My priorities: * Make storage and client stuff transparent to server side developer * Use in memory haskell data structures to represent state. + rely on MACID for persistence + no type errors from app/db inconsistency + isolate schema change risk to deserialization from disk + no need for extra mem-cache plumbing! * Atomatic conversion to/from wire format types to haskell data types in my app. Auto-parse/generate JSON/XML/URLEncode. * Scaling should be really really easy * easy integration of multi-protocol services e.g. IRC, SMTP, HTTP in one app. See HPaste and Pass.net. * develop in Haskell. -Alex- On Thu, 5 Apr 2007, Paul Brown wrote:
Let me through Avi Bryant's recent slides into the conversation:
http://smallthought.com/avi/etech.pdf
Some things that I think, some of which overlap with what Avi's saying:
1) Programmatic generation of content is good.
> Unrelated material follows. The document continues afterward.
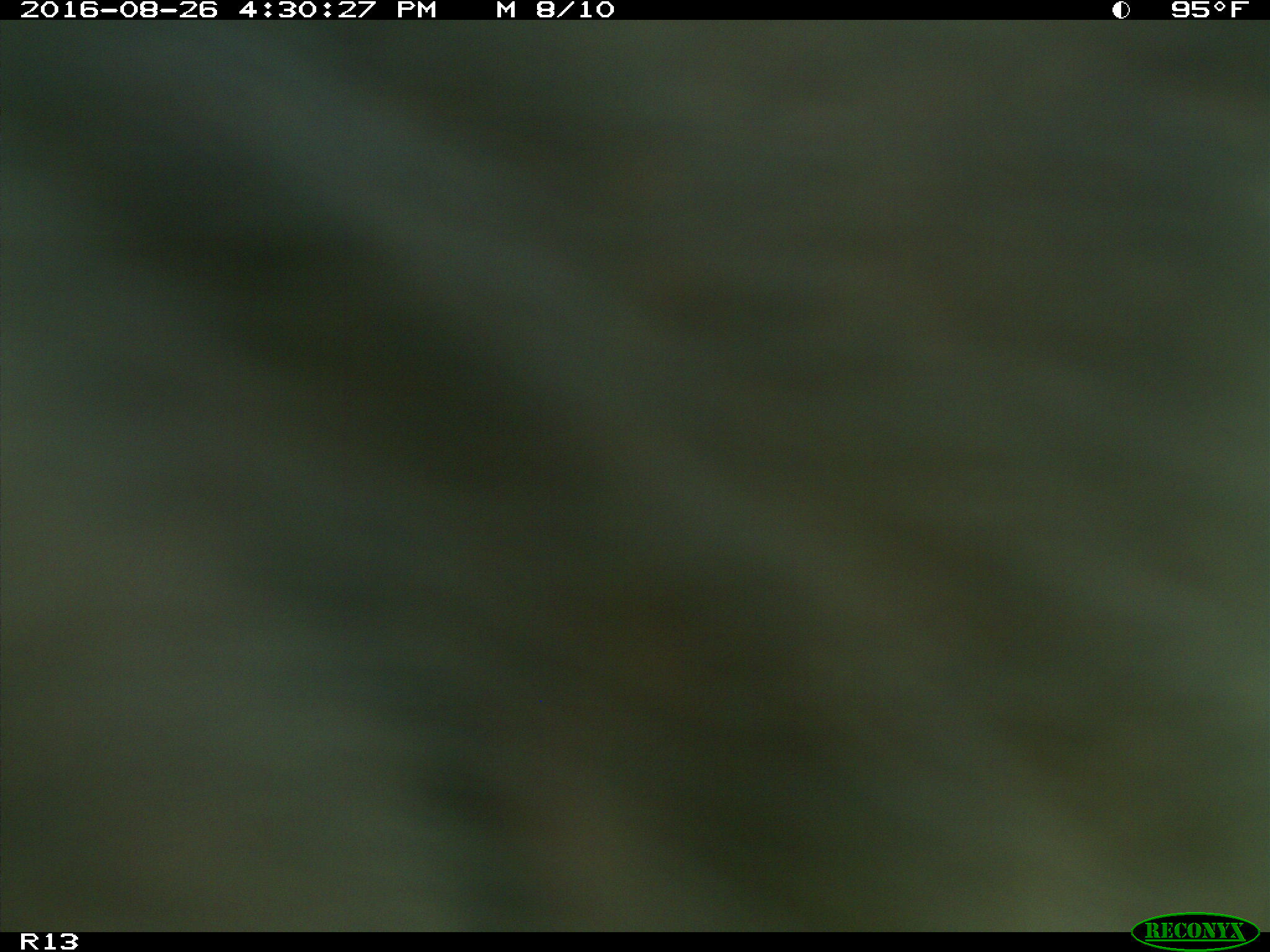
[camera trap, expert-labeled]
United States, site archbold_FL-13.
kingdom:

Interaction with designers can be managed simply -- select CSS as the primary means of customizing display, settle on prototype HTML for the designers to work with, generate the HTML programmatically to that prototype as a spec.
2) Templating is ugly. Debugging and testing are difficult. Templating is antipodal to separation of concerns.
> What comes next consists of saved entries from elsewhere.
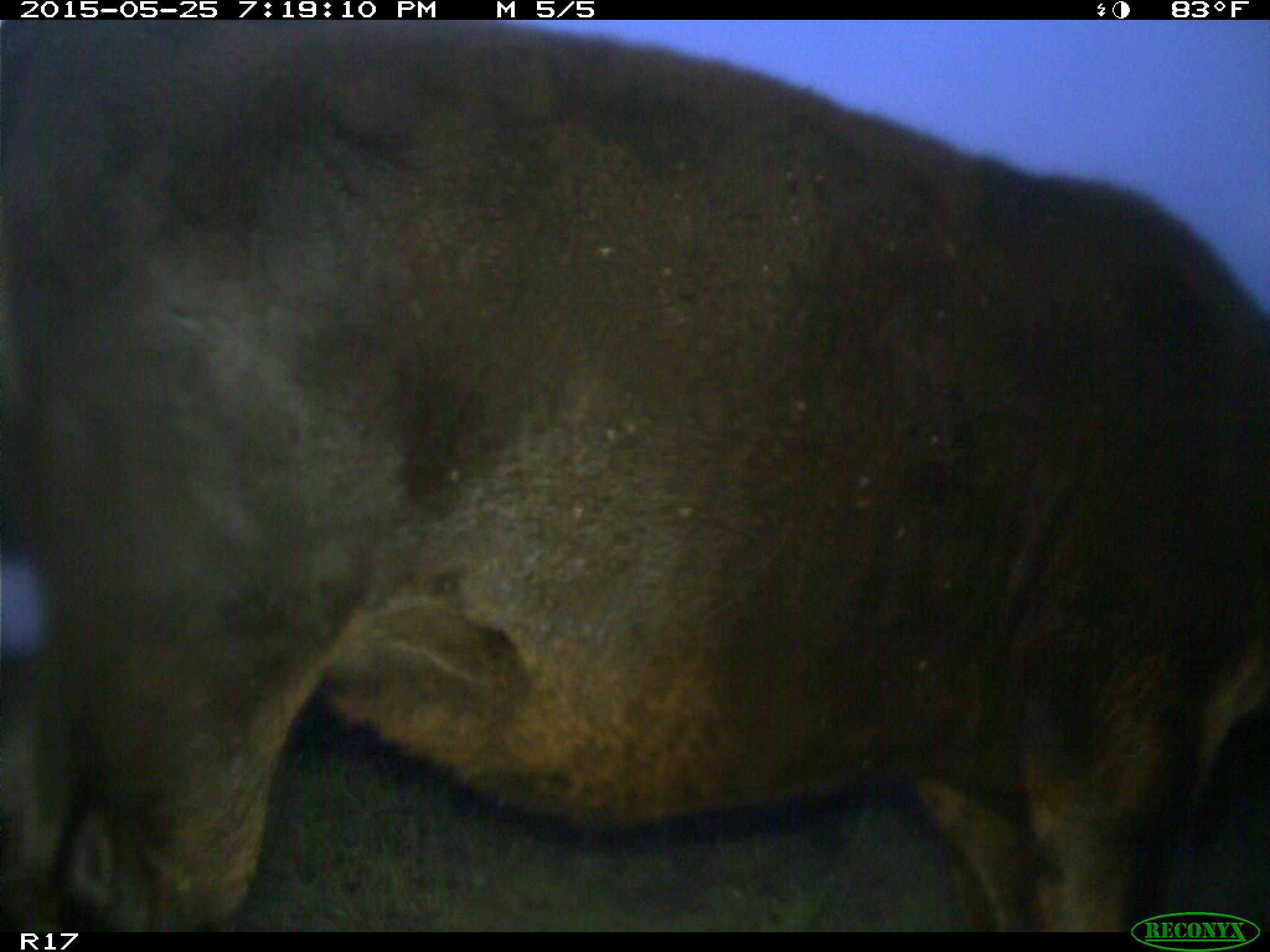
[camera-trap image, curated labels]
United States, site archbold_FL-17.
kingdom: Animalia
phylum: Chordata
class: Mammalia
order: Artiodactyla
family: Bovidae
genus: Bos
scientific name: Bos taurus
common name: domestic cow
I'd like us to brainstorm on a couple of topics:
A) How do we leverage what is special about Haskell -- laziness, types, purity -- to create an effective and simple web framework?
B) What's wrong with existing web frameworks (RoR, straight JSP, PHP, etc.)?
For my money, the things that are wrong with RoR and friends is that they let you write really awful software -- even *force* you to do so by the decomposition into templates, controllers, etc. Which brings us back to question A.